(Spatial reasoning records)
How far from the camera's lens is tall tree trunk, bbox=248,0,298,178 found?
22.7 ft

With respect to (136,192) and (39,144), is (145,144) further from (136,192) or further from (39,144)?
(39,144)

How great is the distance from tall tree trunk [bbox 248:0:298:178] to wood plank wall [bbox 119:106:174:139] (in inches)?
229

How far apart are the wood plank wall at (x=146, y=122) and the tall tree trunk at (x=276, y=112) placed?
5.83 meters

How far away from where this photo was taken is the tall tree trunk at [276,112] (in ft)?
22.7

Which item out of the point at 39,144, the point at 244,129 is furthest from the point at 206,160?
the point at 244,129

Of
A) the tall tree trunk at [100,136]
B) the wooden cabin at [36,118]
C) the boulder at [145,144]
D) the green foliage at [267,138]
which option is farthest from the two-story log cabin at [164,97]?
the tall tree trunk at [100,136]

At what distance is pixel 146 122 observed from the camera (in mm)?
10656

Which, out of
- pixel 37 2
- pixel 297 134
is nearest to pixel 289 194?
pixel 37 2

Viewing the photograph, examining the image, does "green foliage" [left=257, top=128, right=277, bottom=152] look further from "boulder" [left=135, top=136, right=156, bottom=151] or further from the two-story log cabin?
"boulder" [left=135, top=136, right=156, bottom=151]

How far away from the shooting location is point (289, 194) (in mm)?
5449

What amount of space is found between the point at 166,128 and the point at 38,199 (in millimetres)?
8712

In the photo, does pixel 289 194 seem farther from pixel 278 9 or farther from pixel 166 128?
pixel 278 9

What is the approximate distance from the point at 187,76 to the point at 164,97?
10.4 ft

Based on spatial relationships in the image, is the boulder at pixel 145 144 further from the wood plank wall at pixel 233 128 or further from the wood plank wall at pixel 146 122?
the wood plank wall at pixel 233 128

--

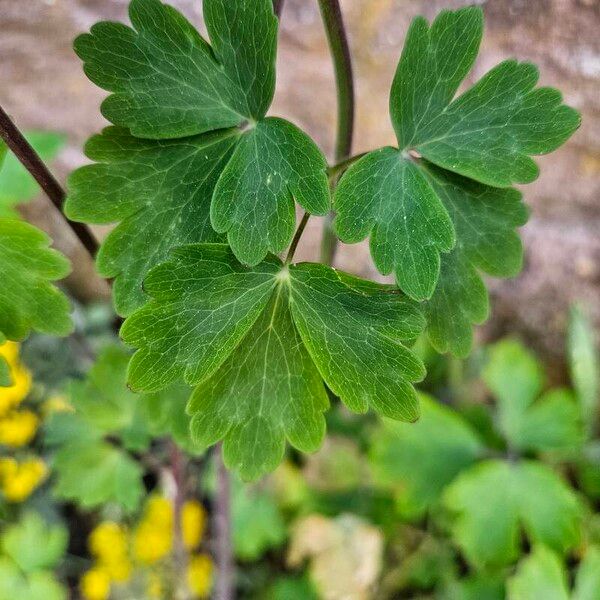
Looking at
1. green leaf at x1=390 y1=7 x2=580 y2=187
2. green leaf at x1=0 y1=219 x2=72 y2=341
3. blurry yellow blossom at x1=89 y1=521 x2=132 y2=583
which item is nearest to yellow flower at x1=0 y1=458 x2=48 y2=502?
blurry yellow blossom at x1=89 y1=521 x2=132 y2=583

What this task involves:
Convert the lines from the one with "With respect to" up to and including the one with "5.83 meters" into a JSON list of strings, one string per line, leaving out blank lines.

Answer in full:
[
  "With respect to (136,192) and (39,144), is (145,144) further from (136,192) or further from (39,144)?",
  "(39,144)",
  "How great is the distance from tall tree trunk [bbox 248:0:298:178] to wood plank wall [bbox 119:106:174:139] (in inches)?",
  "229",
  "How far apart are the wood plank wall at (x=146, y=122) and the tall tree trunk at (x=276, y=112) placed?",
  "5.83 meters"
]